I am one of those people who occasionally is convinced that luck completely passes them by but, in actuality, it washes up like waves on a beach more often than not. For every instance of not putting one of those new five pound notes in my wallet (everywhere else they jump out and I’m a fiver down) there is something else waiting round the corner, be it a clear run into work on a morning or a one in a mil find on eBay.
Let me tell you about the 23 June 2019.
I am invited by a friend to go to a gig in case someone drops out. I am officially on the ‘waiting’ list so to speak. The closer it gets to the gig it is quite clear that the other person is not coming so the ticket is offered to me, and despite my pleas it is given for free (no, I’m not spitting rhymes over a hot beat, the sentence came out that way). The gig in question is Nick Cave in Conversation at the Sage. I have dabbled in wor Nick and the Bad Seeds over the years with mixed results. This is not the kind of evening that you say no to; you grab it with your sweaty hands and you run away screaming like a frantic, happy loon.
So I turn up and meet the rest of the friends group, who are all rallied round drinking wine, and everyone seems really nice. The usual polite tidbits of conversation are floated round although that doesn’t last for very long because out of the corner of my eye I can see a man approaching. He is coming directly for us.
“How many are in your group?” he says. We all look at each other, we need someone to volunteer as spokesperson.

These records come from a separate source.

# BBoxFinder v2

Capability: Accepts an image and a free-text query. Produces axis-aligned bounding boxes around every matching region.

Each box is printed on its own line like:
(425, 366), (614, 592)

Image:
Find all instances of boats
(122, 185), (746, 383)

I don’t remember who but a few people stumble up that there are six of us. “Great,” says the guy, “how would you fancy sitting on stage with Nick? You have to be by this door at exactly 7pm (11 minutes time!) and wear these special bands. I’ll run you through the rest of the rules when you’re led to your seats.”
We all look at each other again; what just happened there? There’s not much time to lose though so we all rush to the toilet and head to the door. More stagehands lead us right onto the stage: there are tables set aside with candles on, creating a kind of arc around the middle, which contains a beautiful piano and nothing more. The rules are pretty simple; shut the fuck up, don’t go near him and don’t bother him. Even I, with my primitive brain can handle this.
Nick Cave talks and plays music for almost three hours. He is roughly ten feet from where I am sitting. Nobody is allowed to take photos of him when he is performing meaning that the only memento I have, apart from the ticket and the special band, is a picture of an empty piano with no-one playing it taken about half an hour before it all started. He was amazing, a voice still raw and strong, a plethora of songs all hand-picked on the night, right there and then, whatever people suggest or he feels like playing is done. I have never seen anything like it and I doubt I will ever again.